I love how you used only the fist half of the essay to share the experience but the second half to reflect. Which resources did you use to learn how to write your college essay?

I think what students get too caught up on is finding the perfect story that sounds good. I remembered after that happened, I was so angry. Anger just filled my heart in every way towards that company. Whenever I heard the name, something would flare up in me where I would just get so angry. Those emotions stayed with me for such a long time, and that really impacted how I’m going to function and how I’m going to learn to trust people in the future. And so I just wrote about the moment that impacted me the most, not necessarily the thing that sounds the best, because when I worked there, that wasn’t me being a leader; I was just a worker.

What were other essay ideas that you considered?

I could have written about my class presidency, a huge event that I planned, or I could have written about Boy Scouts or anything, but I knew that that story about my own ethics probably represents the best version of myself. It talks about who I want to be as a person, it talks about what kind of person I became after that. And that wasn’t a small moment, either. I remember talking about it with my dad a lot. When I was brainstorming topics, there were other ideas that came up. Key Club was my biggest involvement in high school, so I was debating on writing about that. But then I thought that I would have a much better time writing this essay on my ethics. And the best essays are the essays that you have a good time writing.

You mentioned your dad a few times and how your family was so happy about your UPenn acceptance.  Can you share a bit about your upbringing and how that might have contributed to your acceptance to Wharton?

My dad works; my mom works around the house. My dad has always been a very strong advocate for a higher education because he never graduated. And that decision haunts him to this day: that if he did have a college degree right now, we would be living such an easier life. He was a business person as well. He had a lot of prospects in business, but he said he didn’t manage his money properly and that when he was young, he was dumb and made reckless decisions. And so he says that no matter what you want to do, you can do these business ventures, you can go out and start your own company, you can go out and do art or whatever, but always have a college degree to back that up.

How does your dad’s heavy emphasis on higher ed differ from the messaging you hear outside of your family?

Now, there are a lot more articles and entrepreneurs saying, “You don’t need to go to college, you don’t need to do that.” I had a little phase where I was like, “I don’t want to go to college. I don’t want to do this. I’m just going to start a business,” or “I’m just going to do an internship or something.” But then eventually, I still applied to college, so I’m here now. My dad really drilled that I needed to go to college. He never really pushed me to go to a top college. My parents were very pushy about the SAT and the ACT, but luckily, that got cancelled, and I never took the SAT and ACT, so that was a big relief on my end. But in terms of my extracurriculars, my parents never pushed anything on me, and I did everything that I enjoyed in high school.

Challenges:
(a) In the interview about college essays, rewrite the paragraph that begins "My dad works; my mom works around the house" more briefly, keeping its main facts.
(b) Repeat everything in the interview about college essays from "You mentioned your" down to "back that up.".
(c) Carry on the interview about college essays from the point where it stops.

Data block:

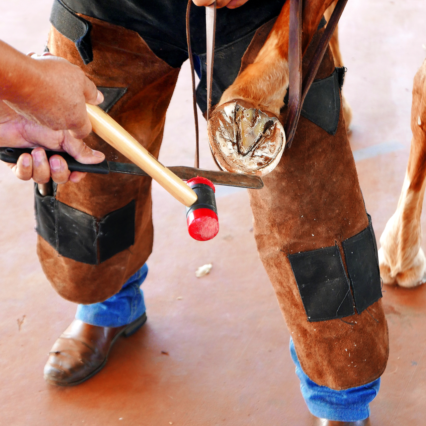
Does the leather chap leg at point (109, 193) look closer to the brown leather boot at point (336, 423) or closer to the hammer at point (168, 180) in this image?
the hammer at point (168, 180)

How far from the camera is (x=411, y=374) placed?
1.34 meters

Outputs:
(a) The speaker's father works, and the mother works around the house. The father strongly advocates higher education because he never graduated, and he believes that a college degree would have made the family's life much easier. He was a businessperson with many prospects, but he says that he mismanaged his money and made reckless decisions when he was young. He therefore advises that, whatever one pursues, whether business ventures, starting a company or art, one should always have a college degree to back it up.

(b)
You mentioned your dad a few times and how your family was so happy about your UPenn acceptance.  Can you share a bit about your upbringing and how that might have contributed to your acceptance to Wharton?

My dad works; my mom works around the house. My dad has always been a very strong advocate for a higher education because he never graduated. And that decision haunts him to this day: that if he did have a college degree right now, we would be living such an easier life. He was a business person as well. He had a lot of prospects in business, but he said he didn’t manage his money properly and that when he was young, he was dumb and made reckless decisions. And so he says that no matter what you want to do, you can do these business ventures, you can go out and start your own company, you can go out and do art or whatever, but always have a college degree to back that up.

(c)
Speaking of your extracurriculars, can you share what your high school environment was like and your involvement outside of class?

Our high school is a public high school. When I looked at our demographics chart, it was 60-something percent Asian American. So there were many highly driven students at our school. Our school had probably every single AP class that you would ever want to take or need to take. I never found it too rigorous, but the competition was definitely very, very up there. If you wanted to, you could stack your classes with 12 APs by the end of your senior year.

How did your high school’s rigorous and competitive environment affect you as a student?

Going to high school in that environment made me more ambitious. I remember in the beginning of freshman year, I was so college-driven, as in, “I want to do everything that I can to look good for college from the beginning my freshman year.” I signed up for everything that I could, and then eventually I did none of those things. I started to narrow down my list a little bit, and I joined Key Club, and Key Club was fun, so I started getting involved in that.

Then I realized that Key Club wasn’t just like a club; it like stretches up to division, and then it goes up to the state level, and then it goes up to the international level. I stayed in that. And then I also ran for class president my freshman year. I won my freshman year, and I did that for the next four years. The competition in the community in really did impact me. The standard where I could consider myself to be “good” or “enough,” was really high. If I went to maybe another school that wasn’t as competitive, where the average GPA was lower, then maybe I would have thought getting all Bs was enough for me.

Being in such a competitive neighborhood, did you ever feel pressured to use tutors or college consultants to keep up?

I never really asked for a tutor, so in any academic subject or whatever it was, I don’t think I ever had a tutor in high school. We never hired a college counselor either, probably because we wouldn’t have the financial support to get all of those. But throughout high school, I never felt that much pressure to do as well as my peers or feel behind my peers. I just did my own thing. At Key Club, I was in my own bubble, class president, I was just head-down, I just did whatever I needed to do. That was more than enough to stand out in my school.

Knowing all the commitments you had in high school from student government to Key Club to Boy Scouts to swim, how did you manage your time?

My time management was not the best in high school, but I did utilize Google Calendar a lot. Our student body was called USB, United Student Body. When our USB teacher said anything, like, “This event is coming up,” I just jot that down in my Google Calendar as soon as possible. But in terms of taking on individual tasks, I just did it whenever I felt like it, as long as it was before the deadline. I thought that was enough. But there was a lot of times where I fell into the hole of procrastination.

Was procrastinating common among your classmates?

It felt as if people around me were working way harder than me. But in high school, if you are the kind of person to compare yourself to others, there are people that will make themselves, especially in a competitive environment, sound a lot better than they actually are.

What’s an example of your classmates making themselves sound better than they are?

Sometimes I would say something and it would just sound so impressive, but it would not actually be impressive at all. My friend would ask me, “Hey, what did you do yesterday?”, and then I would say, “I just attended a meeting with some Key Club leaders, and then I did some research on how to plan for this upcoming event,” while really, all I did was do two Google searches and sit in a 30-minute meeting. This is a little bit of advice for anyone reading: Don’t take everyone’s words at face value, because you never know how exaggerated or how under-exaggerated something could be.

You said several times that you didn’t use a tutor for academics despite the competitive environment. How were your stress levels as a high schooler?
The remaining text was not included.